## Text excerpt

****

You can reduce the final training time by configuring less frequent evaluations (and thus less frequent video generations), but to get started it's helpful to get a lot of feedback.

You can also reduce the total training time if you feel like you have a good policy after few steps. The default is 200.000.000 steps of training.

In [None]:

env_name = 'Go1JoystickRoughTerrain'
env = registry.load(env_name, config=reward_config())
key = jax.random.PRNGKey(15)

randomizer = registry.get_domain_randomizer(env_name)
print(f"Environment '{env_name}' loaded successfully.")

x_data, y_data, y_dataerr = [], [], []
times = [datetime.now()]

current_policy = None

env_cfg = reward_config()

eval_env_for_video = registry.load(env_name, config=env_cfg)
jit_reset = jax.jit(eval_env_for_video.reset)
jit_step = jax.jit(eval_env_for_video.step)


def progress(num_steps, metrics):
    clear_output(wait=True)

    times.append(datetime.now())
    x_data.append(num_steps)
    y_data.append(metrics["eval/episode_reward"])
    y_dataerr.append(metrics["eval/episode_reward_std"])

    plt.xlim([0, ppo_params["num_timesteps"] * 1.25])
    plt.xlabel("# environment steps")
    plt.ylabel("reward per episode")
    plt.title(f"Challenging Terrain Training: reward={y_data[-1]:.3f}")
    plt.errorbar(x_data, y_data, yerr=y_dataerr, color="red")
    
    display(plt.gcf())

    # Render video if we have a current policy
    if current_policy is not None:
        render_video_during_training(current_policy, num_steps, jit_step, jit_reset, env_cfg, eval_env_for_video)

# PPO training parameters - you may want to tune these for challenging terrain
ppo_params = locomotion_params.brax_ppo_config(env_name)
ppo_training_params = dict(ppo_params)

****

## Data excerpt

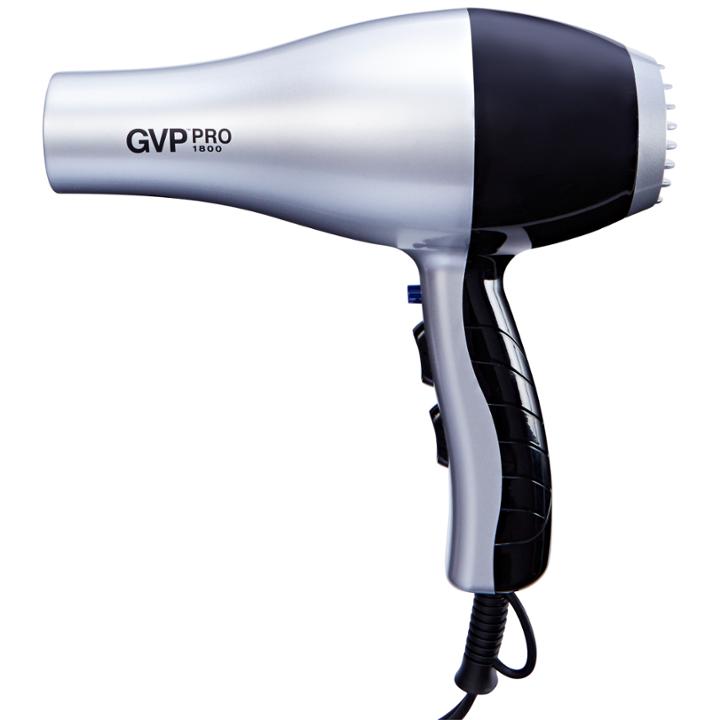 Generic Value Products Pro Hair Dryer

****

## What needs to be done
In the training notebook excerpt, what environment name is assigned to `env_name`? The data is not needed for the task.

## Solution for this task
'Go1JoystickRoughTerrain'